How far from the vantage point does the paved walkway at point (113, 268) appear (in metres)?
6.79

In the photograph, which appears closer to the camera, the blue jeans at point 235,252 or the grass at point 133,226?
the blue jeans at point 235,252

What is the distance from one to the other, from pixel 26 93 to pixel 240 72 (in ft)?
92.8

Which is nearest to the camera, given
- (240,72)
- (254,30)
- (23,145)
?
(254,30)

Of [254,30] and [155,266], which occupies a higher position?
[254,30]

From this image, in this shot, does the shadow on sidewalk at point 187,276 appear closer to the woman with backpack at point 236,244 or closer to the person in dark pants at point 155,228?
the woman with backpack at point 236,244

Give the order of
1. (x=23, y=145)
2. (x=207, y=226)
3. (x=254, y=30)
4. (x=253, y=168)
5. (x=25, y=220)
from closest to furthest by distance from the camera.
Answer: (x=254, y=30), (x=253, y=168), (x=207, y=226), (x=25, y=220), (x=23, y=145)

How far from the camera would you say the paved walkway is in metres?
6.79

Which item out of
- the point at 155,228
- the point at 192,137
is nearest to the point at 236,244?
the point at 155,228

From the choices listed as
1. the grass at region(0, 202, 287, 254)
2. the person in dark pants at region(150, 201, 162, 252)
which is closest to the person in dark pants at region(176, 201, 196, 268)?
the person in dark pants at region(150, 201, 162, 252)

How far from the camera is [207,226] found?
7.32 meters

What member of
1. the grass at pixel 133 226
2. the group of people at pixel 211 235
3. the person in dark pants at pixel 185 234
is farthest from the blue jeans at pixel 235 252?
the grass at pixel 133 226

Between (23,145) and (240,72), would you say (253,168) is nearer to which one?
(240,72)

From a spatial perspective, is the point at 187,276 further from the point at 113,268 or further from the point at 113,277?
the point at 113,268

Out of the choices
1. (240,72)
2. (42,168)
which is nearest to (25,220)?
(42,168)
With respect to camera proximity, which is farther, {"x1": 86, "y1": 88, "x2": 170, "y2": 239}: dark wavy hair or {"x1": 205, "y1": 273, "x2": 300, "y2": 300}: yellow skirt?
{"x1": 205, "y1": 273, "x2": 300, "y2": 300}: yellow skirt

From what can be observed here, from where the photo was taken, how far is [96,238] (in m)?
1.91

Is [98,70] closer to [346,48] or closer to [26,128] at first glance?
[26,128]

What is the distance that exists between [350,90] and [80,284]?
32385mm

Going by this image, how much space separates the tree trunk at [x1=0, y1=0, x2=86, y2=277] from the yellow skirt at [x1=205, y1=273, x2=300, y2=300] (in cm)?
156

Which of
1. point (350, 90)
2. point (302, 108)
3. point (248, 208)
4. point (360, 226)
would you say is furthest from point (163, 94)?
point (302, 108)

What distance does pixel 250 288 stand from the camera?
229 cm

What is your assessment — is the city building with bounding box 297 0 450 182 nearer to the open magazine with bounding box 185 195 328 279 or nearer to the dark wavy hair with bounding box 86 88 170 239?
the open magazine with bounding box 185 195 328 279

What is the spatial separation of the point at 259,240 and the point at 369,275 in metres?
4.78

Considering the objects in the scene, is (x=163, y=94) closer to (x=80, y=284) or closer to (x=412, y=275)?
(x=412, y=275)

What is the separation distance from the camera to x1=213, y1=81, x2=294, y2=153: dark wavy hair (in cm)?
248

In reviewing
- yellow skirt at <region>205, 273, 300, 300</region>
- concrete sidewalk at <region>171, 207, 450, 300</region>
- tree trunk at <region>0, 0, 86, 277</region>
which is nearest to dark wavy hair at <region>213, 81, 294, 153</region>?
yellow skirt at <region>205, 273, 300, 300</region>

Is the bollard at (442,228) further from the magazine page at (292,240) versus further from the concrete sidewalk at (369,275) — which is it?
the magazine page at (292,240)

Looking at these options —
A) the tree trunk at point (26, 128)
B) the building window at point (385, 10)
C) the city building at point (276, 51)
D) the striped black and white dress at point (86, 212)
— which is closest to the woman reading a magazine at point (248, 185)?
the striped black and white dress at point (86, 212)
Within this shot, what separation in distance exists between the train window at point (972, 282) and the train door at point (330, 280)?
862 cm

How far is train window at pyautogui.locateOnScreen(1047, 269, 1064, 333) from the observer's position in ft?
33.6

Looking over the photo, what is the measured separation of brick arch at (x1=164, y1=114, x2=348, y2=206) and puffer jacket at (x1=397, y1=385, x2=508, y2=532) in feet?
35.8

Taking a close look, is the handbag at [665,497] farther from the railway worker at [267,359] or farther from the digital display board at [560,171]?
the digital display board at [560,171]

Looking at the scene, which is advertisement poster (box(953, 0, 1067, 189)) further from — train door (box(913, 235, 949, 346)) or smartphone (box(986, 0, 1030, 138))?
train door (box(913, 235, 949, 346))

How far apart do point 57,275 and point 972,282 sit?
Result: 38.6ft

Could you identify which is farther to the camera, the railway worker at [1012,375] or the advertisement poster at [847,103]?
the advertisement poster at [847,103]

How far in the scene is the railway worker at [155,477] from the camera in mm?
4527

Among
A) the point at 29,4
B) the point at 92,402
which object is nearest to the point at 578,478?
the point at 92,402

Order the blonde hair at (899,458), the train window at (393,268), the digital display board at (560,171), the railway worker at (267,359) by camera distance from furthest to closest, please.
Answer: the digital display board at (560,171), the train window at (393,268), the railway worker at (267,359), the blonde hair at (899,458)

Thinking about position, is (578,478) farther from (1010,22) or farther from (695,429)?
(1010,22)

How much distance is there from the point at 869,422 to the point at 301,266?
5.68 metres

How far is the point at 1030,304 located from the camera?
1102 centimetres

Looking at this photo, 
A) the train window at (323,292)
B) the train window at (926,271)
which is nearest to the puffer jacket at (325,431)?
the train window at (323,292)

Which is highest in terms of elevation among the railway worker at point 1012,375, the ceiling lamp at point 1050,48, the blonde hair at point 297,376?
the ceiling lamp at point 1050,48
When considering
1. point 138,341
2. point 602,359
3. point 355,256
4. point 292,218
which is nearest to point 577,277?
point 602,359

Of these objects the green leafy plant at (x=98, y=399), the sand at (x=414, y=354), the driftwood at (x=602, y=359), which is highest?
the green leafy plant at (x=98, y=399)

■ Exercise objective
Rewrite every line of the records above as a numbered list, one item per line, and leave out the blank lines.

■ Result for this task
1. How far from the vantage point does the paved walkway at point (113, 268) appear (in metres)?
2. 6.79
3. In the photograph, which appears closer to the camera, the blue jeans at point 235,252 or the grass at point 133,226?
4. the blue jeans at point 235,252
5. What is the distance from one to the other, from pixel 26 93 to pixel 240 72 (in ft)?
6. 92.8
7. Which is nearest to the camera, given
8. - (240,72)
9. - (254,30)
10. - (23,145)
11. ?
12. (254,30)
13. Of [254,30] and [155,266], which occupies a higher position?
14. [254,30]
15. From this image, in this shot, does the shadow on sidewalk at point 187,276 appear closer to the woman with backpack at point 236,244 or closer to the person in dark pants at point 155,228?
16. the woman with backpack at point 236,244
17. Give the order of
18. 1. (x=23, y=145)
19. 2. (x=207, y=226)
20. 3. (x=254, y=30)
21. 4. (x=253, y=168)
22. 5. (x=25, y=220)
23. from closest to furthest by distance from the camera.
24. Answer: (x=254, y=30), (x=253, y=168), (x=207, y=226), (x=25, y=220), (x=23, y=145)
25. How far from the camera would you say the paved walkway is in metres?
26. 6.79
27. Which item out of
28. - the point at 155,228
29. - the point at 192,137
30. is nearest to the point at 236,244?
31. the point at 155,228
32. From the choices listed as
33. 1. the grass at region(0, 202, 287, 254)
34. 2. the person in dark pants at region(150, 201, 162, 252)
35. which is closest to the person in dark pants at region(176, 201, 196, 268)?
36. the person in dark pants at region(150, 201, 162, 252)
37. How far from the camera is [207,226] found?
38. 7.32 meters
39. What member of
40. 1. the grass at pixel 133 226
41. 2. the group of people at pixel 211 235
42. 3. the person in dark pants at pixel 185 234
43. is farthest from the blue jeans at pixel 235 252?
44. the grass at pixel 133 226
45. Between (23,145) and (240,72), would you say (253,168) is nearer to which one?
46. (240,72)
47. From a spatial perspective, is the point at 187,276 further from the point at 113,268 or further from the point at 113,277?
48. the point at 113,268
49. Out of the choices
50. 1. (240,72)
51. 2. (42,168)
52. which is nearest to (25,220)?
53. (42,168)
54. With respect to camera proximity, which is farther, {"x1": 86, "y1": 88, "x2": 170, "y2": 239}: dark wavy hair or {"x1": 205, "y1": 273, "x2": 300, "y2": 300}: yellow skirt?
55. {"x1": 205, "y1": 273, "x2": 300, "y2": 300}: yellow skirt
56. From what can be observed here, from where the photo was taken, how far is [96,238] (in m)?
57. 1.91
58. Is [98,70] closer to [346,48] or closer to [26,128] at first glance?
59. [26,128]
60. What is the distance that exists between [350,90] and [80,284]?
61. 32385mm
62. Going by this image, how much space separates the tree trunk at [x1=0, y1=0, x2=86, y2=277] from the yellow skirt at [x1=205, y1=273, x2=300, y2=300] (in cm)?
63. 156
64. Which of
65. 1. point (350, 90)
66. 2. point (302, 108)
67. 3. point (248, 208)
68. 4. point (360, 226)
69. would you say is furthest from point (163, 94)?
70. point (302, 108)
71. What distance does pixel 250 288 stand from the camera?
72. 229 cm
73. What is your assessment — is the city building with bounding box 297 0 450 182 nearer to the open magazine with bounding box 185 195 328 279 or nearer to the dark wavy hair with bounding box 86 88 170 239?
74. the open magazine with bounding box 185 195 328 279
75. What is the spatial separation of the point at 259,240 and the point at 369,275 in metres?
76. 4.78
77. Considering the objects in the scene, is (x=163, y=94) closer to (x=80, y=284) or closer to (x=412, y=275)?
78. (x=412, y=275)
79. What is the separation distance from the camera to x1=213, y1=81, x2=294, y2=153: dark wavy hair (in cm)?
80. 248
81. In reviewing
82. - yellow skirt at <region>205, 273, 300, 300</region>
83. - concrete sidewalk at <region>171, 207, 450, 300</region>
84. - tree trunk at <region>0, 0, 86, 277</region>
85. which is nearest to dark wavy hair at <region>213, 81, 294, 153</region>?
86. yellow skirt at <region>205, 273, 300, 300</region>
87. Is the bollard at (442,228) further from the magazine page at (292,240) versus further from the concrete sidewalk at (369,275) — which is it?
88. the magazine page at (292,240)
89. Looking at these options —
90. A) the tree trunk at point (26, 128)
91. B) the building window at point (385, 10)
92. C) the city building at point (276, 51)
93. D) the striped black and white dress at point (86, 212)
94. — which is closest to the woman reading a magazine at point (248, 185)?
95. the striped black and white dress at point (86, 212)
96. Within this shot, what separation in distance exists between the train window at point (972, 282) and the train door at point (330, 280)?
97. 862 cm
98. How far is train window at pyautogui.locateOnScreen(1047, 269, 1064, 333) from the observer's position in ft?
99. 33.6
100. Looking over the photo, what is the measured separation of brick arch at (x1=164, y1=114, x2=348, y2=206) and puffer jacket at (x1=397, y1=385, x2=508, y2=532) in feet?
101. 35.8
102. Taking a close look, is the handbag at [665,497] farther from the railway worker at [267,359] or farther from the digital display board at [560,171]?
103. the digital display board at [560,171]
104. Looking at the scene, which is advertisement poster (box(953, 0, 1067, 189)) further from — train door (box(913, 235, 949, 346)) or smartphone (box(986, 0, 1030, 138))?
105. train door (box(913, 235, 949, 346))
106. How far apart do point 57,275 and point 972,282 sit?
107. Result: 38.6ft
108. Could you identify which is farther to the camera, the railway worker at [1012,375] or the advertisement poster at [847,103]?
109. the advertisement poster at [847,103]
110. How far in the scene is the railway worker at [155,477] from the camera in mm?
111. 4527
112. Among
113. A) the point at 29,4
114. B) the point at 92,402
115. which object is nearest to the point at 578,478?
116. the point at 92,402
117. Order the blonde hair at (899,458), the train window at (393,268), the digital display board at (560,171), the railway worker at (267,359) by camera distance from furthest to closest, please.
118. Answer: the digital display board at (560,171), the train window at (393,268), the railway worker at (267,359), the blonde hair at (899,458)
119. Thinking about position, is (578,478) farther from (1010,22) or farther from (695,429)?
120. (1010,22)
121. How much distance is there from the point at 869,422 to the point at 301,266?
122. 5.68 metres
123. How far is the point at 1030,304 located from the camera?
124. 1102 centimetres
125. Looking at this photo, 
126. A) the train window at (323,292)
127. B) the train window at (926,271)
128. which is nearest to the puffer jacket at (325,431)?
129. the train window at (323,292)
130. Which is highest in terms of elevation among the railway worker at point 1012,375, the ceiling lamp at point 1050,48, the blonde hair at point 297,376?
131. the ceiling lamp at point 1050,48
132. When considering
133. 1. point 138,341
134. 2. point 602,359
135. 3. point 355,256
136. 4. point 292,218
137. which is nearest to point 577,277?
138. point 602,359
139. Of these objects the green leafy plant at (x=98, y=399), the sand at (x=414, y=354), the driftwood at (x=602, y=359), which is highest?
140. the green leafy plant at (x=98, y=399)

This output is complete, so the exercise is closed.